Identify each line of the data below that contains the string "instances" and copy those lines in full.

■ **MATERIAL FOR THIS EXERCISE**
- - -
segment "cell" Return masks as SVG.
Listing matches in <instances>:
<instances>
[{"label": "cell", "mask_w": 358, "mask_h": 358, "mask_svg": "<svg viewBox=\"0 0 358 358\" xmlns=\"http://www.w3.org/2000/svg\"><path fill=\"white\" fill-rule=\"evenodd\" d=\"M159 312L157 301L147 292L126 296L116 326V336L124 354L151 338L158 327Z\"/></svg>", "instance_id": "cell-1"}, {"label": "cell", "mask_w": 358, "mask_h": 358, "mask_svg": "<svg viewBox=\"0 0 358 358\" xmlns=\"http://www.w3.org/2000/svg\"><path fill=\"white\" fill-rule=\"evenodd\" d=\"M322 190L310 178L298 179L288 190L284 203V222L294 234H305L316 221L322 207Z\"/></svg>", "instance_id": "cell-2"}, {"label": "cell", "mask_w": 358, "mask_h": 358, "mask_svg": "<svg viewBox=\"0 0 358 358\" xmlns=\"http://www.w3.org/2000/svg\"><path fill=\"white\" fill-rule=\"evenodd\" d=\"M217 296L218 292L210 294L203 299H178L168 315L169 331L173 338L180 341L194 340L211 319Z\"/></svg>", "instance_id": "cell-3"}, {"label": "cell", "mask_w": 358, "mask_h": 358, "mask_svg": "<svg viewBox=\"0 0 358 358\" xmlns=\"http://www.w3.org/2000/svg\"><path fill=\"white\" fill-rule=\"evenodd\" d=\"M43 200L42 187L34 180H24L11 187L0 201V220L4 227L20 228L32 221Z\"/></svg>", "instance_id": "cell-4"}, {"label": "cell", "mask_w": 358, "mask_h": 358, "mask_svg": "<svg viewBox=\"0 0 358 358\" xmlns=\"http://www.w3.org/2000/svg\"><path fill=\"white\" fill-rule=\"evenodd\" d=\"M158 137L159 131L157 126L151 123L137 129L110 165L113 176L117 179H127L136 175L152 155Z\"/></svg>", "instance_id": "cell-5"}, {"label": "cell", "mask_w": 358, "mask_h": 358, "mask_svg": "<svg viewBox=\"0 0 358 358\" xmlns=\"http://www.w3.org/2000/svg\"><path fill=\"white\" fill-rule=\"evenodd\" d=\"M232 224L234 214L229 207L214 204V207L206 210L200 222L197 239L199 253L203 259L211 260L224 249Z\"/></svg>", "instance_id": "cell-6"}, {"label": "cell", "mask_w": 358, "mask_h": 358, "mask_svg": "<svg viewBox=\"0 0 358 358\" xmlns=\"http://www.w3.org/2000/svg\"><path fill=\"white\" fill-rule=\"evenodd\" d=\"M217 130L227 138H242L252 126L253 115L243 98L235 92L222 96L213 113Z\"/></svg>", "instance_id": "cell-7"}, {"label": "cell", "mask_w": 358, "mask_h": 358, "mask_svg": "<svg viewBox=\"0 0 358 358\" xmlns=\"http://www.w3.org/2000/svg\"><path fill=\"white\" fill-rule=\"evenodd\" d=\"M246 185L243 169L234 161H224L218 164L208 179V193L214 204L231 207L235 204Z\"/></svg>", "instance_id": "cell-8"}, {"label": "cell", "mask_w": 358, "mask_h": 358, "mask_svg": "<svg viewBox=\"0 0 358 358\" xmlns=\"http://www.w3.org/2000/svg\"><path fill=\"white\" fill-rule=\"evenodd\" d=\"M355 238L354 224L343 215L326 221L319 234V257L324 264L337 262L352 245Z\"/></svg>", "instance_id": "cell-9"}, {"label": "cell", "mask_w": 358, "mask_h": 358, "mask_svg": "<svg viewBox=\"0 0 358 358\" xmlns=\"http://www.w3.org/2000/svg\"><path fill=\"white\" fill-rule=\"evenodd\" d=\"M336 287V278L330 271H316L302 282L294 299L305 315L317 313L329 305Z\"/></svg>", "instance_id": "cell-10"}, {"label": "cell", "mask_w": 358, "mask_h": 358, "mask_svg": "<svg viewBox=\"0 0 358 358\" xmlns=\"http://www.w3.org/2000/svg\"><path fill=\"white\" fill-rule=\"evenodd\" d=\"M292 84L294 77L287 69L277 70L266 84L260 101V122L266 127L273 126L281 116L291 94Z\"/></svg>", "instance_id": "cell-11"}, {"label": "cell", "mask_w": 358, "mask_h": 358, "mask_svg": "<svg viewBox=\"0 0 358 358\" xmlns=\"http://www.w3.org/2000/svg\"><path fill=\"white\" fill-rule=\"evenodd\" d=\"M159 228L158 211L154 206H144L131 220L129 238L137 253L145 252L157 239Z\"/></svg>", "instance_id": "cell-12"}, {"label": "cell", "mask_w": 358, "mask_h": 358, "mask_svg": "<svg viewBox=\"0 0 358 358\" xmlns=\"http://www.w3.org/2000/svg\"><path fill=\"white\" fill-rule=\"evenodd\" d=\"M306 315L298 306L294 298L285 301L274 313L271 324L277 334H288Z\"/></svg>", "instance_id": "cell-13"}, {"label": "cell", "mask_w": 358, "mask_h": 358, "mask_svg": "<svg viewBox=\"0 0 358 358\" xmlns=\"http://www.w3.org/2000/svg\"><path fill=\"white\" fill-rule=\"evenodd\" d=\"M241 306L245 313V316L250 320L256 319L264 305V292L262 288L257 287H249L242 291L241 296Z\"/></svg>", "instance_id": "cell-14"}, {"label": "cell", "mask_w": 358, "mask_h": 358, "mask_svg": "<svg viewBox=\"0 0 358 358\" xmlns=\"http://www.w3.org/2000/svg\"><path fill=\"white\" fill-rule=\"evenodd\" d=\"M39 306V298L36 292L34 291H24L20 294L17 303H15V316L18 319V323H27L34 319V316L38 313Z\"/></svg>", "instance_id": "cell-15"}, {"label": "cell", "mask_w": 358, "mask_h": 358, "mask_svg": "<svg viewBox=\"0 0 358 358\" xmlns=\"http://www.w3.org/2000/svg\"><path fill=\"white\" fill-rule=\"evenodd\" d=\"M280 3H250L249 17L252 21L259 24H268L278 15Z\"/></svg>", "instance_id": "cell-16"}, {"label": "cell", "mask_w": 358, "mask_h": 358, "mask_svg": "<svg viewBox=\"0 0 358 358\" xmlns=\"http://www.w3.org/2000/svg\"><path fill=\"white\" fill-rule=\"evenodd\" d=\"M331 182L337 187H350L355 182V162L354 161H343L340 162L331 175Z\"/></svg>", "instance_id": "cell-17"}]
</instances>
- - -
■ **EXPECTED ANSWER**
Listing matches in <instances>:
<instances>
</instances>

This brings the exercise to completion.